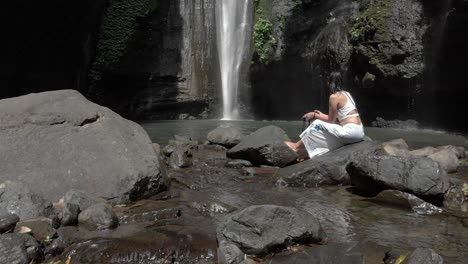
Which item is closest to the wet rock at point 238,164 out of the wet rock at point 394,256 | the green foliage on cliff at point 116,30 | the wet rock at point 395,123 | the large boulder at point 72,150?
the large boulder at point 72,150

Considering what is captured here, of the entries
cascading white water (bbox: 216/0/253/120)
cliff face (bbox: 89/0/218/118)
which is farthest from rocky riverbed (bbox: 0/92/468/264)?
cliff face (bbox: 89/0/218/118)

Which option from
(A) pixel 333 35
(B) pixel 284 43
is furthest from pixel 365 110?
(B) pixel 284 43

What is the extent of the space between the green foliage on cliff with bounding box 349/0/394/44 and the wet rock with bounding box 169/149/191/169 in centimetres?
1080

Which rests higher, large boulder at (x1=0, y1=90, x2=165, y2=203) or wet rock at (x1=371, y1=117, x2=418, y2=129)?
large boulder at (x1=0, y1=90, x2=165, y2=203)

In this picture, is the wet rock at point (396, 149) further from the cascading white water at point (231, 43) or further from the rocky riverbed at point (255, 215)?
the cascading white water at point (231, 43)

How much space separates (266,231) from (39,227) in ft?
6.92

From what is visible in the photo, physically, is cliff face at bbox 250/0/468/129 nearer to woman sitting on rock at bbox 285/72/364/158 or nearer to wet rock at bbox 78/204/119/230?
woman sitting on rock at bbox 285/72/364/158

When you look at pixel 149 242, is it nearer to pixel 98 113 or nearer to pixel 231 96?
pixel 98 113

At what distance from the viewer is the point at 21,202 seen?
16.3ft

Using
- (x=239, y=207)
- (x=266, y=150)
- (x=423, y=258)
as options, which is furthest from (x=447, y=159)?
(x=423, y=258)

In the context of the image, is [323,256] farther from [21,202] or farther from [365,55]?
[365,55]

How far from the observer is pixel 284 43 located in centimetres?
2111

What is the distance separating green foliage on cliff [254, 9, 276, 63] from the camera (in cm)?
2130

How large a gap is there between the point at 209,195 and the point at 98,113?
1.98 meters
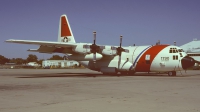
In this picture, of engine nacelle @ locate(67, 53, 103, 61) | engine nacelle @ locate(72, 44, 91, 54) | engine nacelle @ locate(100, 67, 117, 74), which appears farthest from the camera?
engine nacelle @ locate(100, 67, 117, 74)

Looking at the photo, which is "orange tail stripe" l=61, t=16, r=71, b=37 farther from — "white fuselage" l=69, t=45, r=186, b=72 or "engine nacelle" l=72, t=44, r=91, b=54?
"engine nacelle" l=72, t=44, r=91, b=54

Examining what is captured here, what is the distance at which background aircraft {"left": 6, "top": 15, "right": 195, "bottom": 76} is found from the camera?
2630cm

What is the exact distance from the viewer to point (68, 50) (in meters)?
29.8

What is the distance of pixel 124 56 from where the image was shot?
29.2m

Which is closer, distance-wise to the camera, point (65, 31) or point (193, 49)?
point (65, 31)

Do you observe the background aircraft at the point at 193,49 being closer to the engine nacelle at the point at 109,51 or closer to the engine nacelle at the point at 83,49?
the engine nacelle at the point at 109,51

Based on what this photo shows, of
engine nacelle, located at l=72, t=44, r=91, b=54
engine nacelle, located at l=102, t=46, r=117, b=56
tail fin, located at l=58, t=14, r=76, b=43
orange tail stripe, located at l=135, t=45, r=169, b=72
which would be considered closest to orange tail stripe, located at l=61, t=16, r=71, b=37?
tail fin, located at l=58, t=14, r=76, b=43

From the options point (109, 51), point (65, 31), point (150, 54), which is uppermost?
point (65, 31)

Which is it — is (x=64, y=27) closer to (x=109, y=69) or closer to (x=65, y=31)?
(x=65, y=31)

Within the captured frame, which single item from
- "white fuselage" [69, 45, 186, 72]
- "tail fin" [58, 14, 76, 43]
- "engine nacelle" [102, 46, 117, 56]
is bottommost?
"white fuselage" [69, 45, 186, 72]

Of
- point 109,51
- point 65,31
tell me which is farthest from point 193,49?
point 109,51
§
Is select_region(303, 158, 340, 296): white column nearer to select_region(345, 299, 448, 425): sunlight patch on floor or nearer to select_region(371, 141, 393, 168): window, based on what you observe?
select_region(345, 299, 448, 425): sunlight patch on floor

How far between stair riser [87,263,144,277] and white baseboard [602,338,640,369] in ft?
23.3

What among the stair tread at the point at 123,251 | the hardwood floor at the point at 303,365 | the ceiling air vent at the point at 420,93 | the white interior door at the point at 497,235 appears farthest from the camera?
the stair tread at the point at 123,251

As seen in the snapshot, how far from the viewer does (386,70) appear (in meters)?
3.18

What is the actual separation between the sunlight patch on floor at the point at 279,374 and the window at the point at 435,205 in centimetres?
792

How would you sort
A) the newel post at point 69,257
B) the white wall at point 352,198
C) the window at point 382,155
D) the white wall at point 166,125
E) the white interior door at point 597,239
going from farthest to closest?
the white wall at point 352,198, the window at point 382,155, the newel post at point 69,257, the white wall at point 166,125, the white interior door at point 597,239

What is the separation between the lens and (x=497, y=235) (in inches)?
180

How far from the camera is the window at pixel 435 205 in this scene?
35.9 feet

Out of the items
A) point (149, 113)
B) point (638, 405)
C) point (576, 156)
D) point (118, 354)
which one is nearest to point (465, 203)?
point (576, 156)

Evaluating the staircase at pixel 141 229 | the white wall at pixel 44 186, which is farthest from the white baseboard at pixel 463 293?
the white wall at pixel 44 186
§
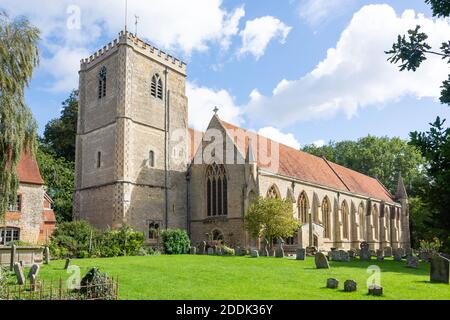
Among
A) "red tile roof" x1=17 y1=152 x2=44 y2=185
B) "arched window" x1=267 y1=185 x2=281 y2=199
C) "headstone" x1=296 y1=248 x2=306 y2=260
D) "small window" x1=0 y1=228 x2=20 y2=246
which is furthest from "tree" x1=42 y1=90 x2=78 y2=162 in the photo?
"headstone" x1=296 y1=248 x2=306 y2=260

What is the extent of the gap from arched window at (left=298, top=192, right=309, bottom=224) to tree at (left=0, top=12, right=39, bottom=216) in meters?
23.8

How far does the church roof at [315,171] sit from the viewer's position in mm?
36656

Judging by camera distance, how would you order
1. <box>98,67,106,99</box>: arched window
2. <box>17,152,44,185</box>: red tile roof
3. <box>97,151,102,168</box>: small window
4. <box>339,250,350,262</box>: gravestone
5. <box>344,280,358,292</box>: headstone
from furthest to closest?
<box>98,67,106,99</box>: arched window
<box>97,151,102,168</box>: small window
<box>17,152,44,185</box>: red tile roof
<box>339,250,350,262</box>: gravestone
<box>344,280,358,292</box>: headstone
§
PROBLEM REQUIREMENTS:
Pick out every line of the records above that contains the word "aircraft". Copy each of those lines in full.

WRITTEN RESPONSE:
Examining what is captured here, what is the distance at which background aircraft {"left": 6, "top": 15, "right": 195, "bottom": 76} is found from the camera?
Do you observe the background aircraft at the point at 193,49 being closer to the engine nacelle at the point at 109,51 or closer to the engine nacelle at the point at 83,49?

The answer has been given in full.